Doskonale pamiętam czasy, w których zamiast komputera i telefonu miałam różowy wózek, pożądany przez wszystkie dziewczynki w piaskownicy oraz domek dla lalek. Mając siedem lat, czytałam Harry’ego Potter’a i „Baśnie” Andersena, a za blokiem bawiłam się na kocu w dom, udając wszystkich członków rodziny. Potrafiłam tak spędzać całe dnie, nie potrzebując niczego innego, tworzyłam swój własny świat. 

Teraz z przykrością obserwuję małe dzieci i zastanawiam się, co się zmieniło i co tak ograniczyło wyobraźnię młodego pokolenia. Z biegiem czasu zaczęłam rozumieć. Pięcioletni chłopczyk z najnowszym modelem smartphona ogląda na youtube swojego ulubionego vlogera, a obok niego dziesięcioletnia dziewczynka zakłada kolejne konto na moviestarplanet. To nie jest tak, że mam coś przeciwko korzystaniu z tego typu aplikacji, ale czy aby na pewno swój cały wolny czas dzieci powinny poświęcać na to? W dobie Internetu i telewizji książki straciły na wartości, coraz mniej dzieciaków sięga po opowiadania, powieści czy baśnie, a jeśli już, to w wersji mobilnej. Zbyt wczesny dostęp do sieci powoduje, że u młodych odbiorców nie działa wyobraźnia, a umiejętność czytania ze zrozumieniem zanika w dużym stopniu. 

Gdy pomagałam mojej siostrze, wówczas dziesięcioletniej, napisać krótkie opowiadanie, byłam przerażona, że dziecko w tym wieku nie potrafiło wymyślić nawet prostej fabuły. Jaka jest tego przyczyna? Nieczytanie książek. Obcowanie z literaturą rozwija kreatywność, a także szlifuje język polski. Więc może warto znaleźć granicę w użytkowaniu Internetu przez najmłodszych? Trzeba ustalić zasady. Najpierw rozdział książki, potem 30 minut korzystania z komputera? Dziecko musi wiedzieć, że po przyjściu ze szkoły, musi zająć się ważniejszymi rzeczami, a nie od razu siadać do laptopa. Hierarchia przede wszystkim. 

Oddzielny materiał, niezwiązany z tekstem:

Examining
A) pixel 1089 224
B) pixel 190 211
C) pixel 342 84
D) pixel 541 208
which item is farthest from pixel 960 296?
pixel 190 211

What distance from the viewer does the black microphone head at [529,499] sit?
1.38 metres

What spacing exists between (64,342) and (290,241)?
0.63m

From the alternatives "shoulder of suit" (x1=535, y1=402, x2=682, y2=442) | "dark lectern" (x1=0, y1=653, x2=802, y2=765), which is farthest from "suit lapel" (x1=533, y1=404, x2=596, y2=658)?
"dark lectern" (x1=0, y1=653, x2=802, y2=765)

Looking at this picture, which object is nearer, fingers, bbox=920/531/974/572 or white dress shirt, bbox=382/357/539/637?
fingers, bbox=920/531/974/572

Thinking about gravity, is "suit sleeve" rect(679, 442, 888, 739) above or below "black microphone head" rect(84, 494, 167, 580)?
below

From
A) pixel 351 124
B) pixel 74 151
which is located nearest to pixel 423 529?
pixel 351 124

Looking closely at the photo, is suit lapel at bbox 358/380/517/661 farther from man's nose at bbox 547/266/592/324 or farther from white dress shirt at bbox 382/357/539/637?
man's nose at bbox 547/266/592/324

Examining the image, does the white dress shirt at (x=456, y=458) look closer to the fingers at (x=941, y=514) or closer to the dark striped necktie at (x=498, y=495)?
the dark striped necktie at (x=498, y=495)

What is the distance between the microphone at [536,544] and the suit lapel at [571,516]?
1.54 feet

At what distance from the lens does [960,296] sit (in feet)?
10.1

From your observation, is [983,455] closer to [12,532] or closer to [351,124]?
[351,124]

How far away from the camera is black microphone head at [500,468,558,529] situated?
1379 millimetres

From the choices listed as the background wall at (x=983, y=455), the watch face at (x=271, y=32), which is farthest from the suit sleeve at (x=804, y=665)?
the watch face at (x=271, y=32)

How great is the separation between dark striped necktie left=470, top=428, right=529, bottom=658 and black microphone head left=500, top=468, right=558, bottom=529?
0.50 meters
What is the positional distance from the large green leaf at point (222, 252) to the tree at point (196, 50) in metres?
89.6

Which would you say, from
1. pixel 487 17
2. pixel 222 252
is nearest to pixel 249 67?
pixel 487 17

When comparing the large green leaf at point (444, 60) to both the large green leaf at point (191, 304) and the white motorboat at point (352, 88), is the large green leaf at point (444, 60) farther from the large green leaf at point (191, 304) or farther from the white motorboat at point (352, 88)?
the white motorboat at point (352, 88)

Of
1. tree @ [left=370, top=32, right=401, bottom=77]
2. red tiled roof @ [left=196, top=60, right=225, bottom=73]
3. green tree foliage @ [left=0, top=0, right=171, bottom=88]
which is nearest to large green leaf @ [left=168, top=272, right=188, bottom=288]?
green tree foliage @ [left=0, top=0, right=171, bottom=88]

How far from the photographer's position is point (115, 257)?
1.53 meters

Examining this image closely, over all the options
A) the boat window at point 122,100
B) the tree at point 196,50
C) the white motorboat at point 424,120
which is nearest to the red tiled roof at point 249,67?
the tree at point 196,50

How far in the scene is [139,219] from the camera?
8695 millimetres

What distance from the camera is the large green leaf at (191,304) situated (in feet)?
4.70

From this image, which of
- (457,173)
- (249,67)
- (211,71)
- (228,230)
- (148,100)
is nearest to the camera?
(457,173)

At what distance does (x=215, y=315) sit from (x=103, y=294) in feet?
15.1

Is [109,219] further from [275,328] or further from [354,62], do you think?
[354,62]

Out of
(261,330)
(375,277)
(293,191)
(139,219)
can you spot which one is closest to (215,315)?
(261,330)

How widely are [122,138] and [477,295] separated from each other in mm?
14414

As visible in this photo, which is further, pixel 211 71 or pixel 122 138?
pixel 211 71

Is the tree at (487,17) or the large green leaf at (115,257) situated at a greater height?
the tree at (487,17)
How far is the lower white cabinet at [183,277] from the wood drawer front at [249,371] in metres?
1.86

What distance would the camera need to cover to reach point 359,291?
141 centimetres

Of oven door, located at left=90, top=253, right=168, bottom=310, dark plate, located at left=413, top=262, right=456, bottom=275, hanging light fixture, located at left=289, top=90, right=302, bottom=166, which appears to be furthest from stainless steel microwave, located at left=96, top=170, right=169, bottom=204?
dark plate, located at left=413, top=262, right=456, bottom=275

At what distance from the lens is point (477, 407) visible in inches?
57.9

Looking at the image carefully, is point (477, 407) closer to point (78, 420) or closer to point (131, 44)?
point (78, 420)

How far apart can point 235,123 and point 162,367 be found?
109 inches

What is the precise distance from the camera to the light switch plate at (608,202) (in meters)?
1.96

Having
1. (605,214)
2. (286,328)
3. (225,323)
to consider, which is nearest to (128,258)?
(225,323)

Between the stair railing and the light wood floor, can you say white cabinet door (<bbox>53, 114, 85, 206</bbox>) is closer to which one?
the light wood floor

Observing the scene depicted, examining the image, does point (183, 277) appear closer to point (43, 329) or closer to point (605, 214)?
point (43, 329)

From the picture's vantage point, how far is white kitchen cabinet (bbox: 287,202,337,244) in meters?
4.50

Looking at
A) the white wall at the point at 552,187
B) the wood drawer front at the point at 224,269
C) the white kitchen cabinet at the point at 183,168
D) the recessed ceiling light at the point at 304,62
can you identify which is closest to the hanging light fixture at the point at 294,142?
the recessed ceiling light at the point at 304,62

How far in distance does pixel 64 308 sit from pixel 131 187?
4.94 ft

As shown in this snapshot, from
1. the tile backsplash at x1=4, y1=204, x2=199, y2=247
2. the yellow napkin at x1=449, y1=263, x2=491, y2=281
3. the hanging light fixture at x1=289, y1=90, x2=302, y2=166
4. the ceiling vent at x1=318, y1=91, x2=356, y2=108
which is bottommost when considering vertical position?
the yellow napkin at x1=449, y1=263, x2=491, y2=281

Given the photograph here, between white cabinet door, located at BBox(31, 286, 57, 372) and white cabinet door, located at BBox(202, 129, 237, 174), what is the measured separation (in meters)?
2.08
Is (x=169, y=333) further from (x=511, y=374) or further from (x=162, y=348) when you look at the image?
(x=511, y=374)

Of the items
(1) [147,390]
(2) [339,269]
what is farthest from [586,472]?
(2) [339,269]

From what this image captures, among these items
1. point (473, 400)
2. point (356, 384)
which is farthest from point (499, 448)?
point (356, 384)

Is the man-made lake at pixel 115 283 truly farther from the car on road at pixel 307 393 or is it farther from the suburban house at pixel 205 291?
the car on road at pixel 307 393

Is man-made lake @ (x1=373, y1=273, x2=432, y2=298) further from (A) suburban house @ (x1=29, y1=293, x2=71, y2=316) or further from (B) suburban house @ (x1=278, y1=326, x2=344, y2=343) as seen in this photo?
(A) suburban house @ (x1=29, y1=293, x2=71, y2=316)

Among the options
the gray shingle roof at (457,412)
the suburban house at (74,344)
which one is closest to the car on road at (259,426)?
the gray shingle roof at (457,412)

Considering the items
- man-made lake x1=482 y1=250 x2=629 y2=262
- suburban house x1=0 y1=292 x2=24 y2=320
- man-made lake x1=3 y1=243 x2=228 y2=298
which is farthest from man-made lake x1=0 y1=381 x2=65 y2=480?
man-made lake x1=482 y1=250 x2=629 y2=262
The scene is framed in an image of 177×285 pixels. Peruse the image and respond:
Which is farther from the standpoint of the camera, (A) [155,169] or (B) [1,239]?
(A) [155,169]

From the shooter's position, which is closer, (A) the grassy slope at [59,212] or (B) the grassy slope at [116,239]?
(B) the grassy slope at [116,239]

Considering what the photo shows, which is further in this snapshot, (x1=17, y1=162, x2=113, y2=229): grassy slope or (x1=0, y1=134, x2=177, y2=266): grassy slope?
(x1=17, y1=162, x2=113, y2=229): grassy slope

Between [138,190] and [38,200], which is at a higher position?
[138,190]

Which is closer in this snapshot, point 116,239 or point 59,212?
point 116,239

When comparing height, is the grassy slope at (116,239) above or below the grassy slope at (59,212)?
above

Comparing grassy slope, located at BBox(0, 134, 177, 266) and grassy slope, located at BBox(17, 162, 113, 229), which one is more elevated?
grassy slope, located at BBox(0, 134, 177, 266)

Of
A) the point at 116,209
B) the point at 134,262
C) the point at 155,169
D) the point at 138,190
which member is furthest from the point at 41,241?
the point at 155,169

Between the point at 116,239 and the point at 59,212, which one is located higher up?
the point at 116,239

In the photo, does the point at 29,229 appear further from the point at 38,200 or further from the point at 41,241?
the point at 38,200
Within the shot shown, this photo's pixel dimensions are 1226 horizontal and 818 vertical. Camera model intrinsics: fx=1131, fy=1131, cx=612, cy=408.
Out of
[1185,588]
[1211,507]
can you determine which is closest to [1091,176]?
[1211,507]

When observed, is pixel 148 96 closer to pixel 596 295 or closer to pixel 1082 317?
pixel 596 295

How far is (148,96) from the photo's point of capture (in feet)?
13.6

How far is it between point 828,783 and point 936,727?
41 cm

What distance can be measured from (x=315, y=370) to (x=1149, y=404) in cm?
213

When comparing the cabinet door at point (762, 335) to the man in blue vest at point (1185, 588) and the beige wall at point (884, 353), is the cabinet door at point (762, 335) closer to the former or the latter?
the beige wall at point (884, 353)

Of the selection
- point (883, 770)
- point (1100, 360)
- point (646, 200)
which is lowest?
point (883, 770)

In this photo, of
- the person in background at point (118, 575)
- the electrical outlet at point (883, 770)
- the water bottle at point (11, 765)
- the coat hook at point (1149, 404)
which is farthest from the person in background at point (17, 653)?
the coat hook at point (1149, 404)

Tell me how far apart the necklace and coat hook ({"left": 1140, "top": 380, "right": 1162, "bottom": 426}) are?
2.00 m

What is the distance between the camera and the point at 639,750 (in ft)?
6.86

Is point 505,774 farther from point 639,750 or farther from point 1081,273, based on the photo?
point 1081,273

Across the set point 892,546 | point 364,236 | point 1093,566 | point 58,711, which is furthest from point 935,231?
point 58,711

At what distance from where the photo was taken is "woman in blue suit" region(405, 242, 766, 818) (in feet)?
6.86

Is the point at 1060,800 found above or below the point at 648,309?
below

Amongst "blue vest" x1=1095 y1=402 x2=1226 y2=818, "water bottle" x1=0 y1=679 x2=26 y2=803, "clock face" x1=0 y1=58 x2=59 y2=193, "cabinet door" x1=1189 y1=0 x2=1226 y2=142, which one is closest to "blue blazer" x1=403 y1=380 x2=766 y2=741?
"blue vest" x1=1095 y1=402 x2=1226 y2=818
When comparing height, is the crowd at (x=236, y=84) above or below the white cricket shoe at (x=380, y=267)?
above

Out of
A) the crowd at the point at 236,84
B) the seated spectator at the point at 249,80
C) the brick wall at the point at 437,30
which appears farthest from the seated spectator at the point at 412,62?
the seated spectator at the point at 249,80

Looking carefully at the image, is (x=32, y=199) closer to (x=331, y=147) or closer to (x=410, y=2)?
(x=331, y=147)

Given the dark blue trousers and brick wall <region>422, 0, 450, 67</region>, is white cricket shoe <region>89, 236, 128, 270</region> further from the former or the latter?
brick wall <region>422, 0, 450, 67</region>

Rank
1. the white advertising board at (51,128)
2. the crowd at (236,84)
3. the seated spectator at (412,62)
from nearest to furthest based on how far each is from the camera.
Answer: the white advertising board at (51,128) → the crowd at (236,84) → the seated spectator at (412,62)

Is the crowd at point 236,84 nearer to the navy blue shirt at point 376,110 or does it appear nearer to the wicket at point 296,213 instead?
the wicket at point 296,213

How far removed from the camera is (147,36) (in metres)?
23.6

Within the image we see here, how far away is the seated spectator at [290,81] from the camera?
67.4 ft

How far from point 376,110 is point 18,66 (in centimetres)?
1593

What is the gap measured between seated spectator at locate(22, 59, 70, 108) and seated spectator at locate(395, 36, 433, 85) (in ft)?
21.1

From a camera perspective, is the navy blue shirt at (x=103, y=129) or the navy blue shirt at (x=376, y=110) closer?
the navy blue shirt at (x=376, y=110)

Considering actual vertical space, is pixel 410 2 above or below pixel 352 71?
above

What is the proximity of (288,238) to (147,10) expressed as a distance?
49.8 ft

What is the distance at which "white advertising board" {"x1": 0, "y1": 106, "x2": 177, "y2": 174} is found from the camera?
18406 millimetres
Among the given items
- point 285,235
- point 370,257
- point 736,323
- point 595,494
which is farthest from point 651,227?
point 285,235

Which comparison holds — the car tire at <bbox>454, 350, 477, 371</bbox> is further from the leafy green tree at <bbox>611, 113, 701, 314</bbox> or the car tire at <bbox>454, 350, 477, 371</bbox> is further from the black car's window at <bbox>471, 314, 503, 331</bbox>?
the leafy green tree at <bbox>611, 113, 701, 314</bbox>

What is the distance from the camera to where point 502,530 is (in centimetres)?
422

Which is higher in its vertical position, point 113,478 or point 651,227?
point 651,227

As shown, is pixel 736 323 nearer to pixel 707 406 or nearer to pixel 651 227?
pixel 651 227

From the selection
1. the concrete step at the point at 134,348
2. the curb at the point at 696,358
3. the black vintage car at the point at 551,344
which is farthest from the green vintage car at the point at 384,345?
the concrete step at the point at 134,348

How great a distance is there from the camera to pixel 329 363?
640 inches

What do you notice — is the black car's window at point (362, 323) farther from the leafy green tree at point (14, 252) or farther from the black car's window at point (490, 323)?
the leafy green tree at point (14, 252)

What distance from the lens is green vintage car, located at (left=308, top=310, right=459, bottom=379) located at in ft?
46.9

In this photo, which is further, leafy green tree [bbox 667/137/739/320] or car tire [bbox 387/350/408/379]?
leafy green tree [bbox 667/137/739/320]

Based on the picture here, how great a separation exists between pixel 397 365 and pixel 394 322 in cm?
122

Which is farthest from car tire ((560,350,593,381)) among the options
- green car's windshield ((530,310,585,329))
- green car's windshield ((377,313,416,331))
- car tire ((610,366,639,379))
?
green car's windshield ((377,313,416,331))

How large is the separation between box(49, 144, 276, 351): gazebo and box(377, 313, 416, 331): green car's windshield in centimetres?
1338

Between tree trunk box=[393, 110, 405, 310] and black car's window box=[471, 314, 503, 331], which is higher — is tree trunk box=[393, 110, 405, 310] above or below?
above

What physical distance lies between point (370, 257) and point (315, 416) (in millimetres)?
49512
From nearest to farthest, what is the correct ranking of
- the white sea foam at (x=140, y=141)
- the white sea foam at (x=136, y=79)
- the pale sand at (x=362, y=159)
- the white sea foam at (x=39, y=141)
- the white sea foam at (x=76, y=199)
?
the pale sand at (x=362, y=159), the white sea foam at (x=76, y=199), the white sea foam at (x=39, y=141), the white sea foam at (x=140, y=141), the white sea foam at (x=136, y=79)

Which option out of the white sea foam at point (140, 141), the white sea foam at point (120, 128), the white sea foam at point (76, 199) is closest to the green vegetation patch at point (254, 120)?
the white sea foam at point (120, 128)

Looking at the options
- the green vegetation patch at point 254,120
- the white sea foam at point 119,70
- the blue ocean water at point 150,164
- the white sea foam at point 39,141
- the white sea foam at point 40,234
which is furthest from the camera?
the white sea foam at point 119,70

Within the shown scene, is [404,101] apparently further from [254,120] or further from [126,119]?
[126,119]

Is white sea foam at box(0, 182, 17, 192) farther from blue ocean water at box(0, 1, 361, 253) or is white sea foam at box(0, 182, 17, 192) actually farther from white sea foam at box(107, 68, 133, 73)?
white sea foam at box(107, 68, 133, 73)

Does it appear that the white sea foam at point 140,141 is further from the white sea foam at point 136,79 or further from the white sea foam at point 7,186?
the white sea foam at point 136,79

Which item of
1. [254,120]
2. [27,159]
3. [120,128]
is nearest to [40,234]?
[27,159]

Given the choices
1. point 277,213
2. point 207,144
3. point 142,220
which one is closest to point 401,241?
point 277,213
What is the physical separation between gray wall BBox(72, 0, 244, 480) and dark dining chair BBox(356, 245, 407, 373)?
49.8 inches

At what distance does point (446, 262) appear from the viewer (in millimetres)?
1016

Skoro już wiemy, że z Internetu należy korzystać z głową, to może przejdziemy to telewizji, która towarzyszy nam trochę dłużej niż dostęp do sieci. Bajki są źródłem pięknych wartości, które budują naszą tożsamość, jednak znowu pojawia się „ale”. Bajki kiedyś a dziś – to zdecydowana różnica. Młodzi telewidzowie nie oglądają już „Misia Uszatka”, „Reksia”, „Bolka i Lolka” czy też starych bajek Disney’a. Jesteśmy zasypywani coraz to nowszymi animacjami, w których promuje się swojego rodzaju głupotę, a w niektórych przypadkach nawet przemoc. Gdzie podziała się miłość, przyjaźń i rodzina? Jak bardzo zmieniły się potrzeby telewidzów, że wartościowe produkcje zastępowane są odmóżdżającymi bajkami? Dorośli powinni zdawać sobie sprawę, że maluchy są pozbawione zdolności samodzielnej oceny otoczenia i bardzo podatne na wpływy. Właśnie dlatego rodzice muszą chronić swoje dzieci przed działaniem reklam, szczególnie w okresie świątecznym, gdzie ich funkcja perswazyjna jest szczególnie nasilona. Czas spędzony przed telewizorem można spożytkować inaczej, wystarczy dobrze się zorganizować. 

Oczywiście, nie wolno pozbawiać najmłodszych radości z oglądania telewizji, wszystko z umiarem i rozsądkiem. Warto selekcjonować treści, jakie dochodzą do naszych dzieci, dobrze rozporządzać ich czasem i nie pozwolić, aby Internet zdominował ich dzieciństwo. Dajmy dzieciom szansę rozwijać się emocjonalnie i intelektualnie. Ich przyszłość i dalszy rozwój zależy teraz od nas.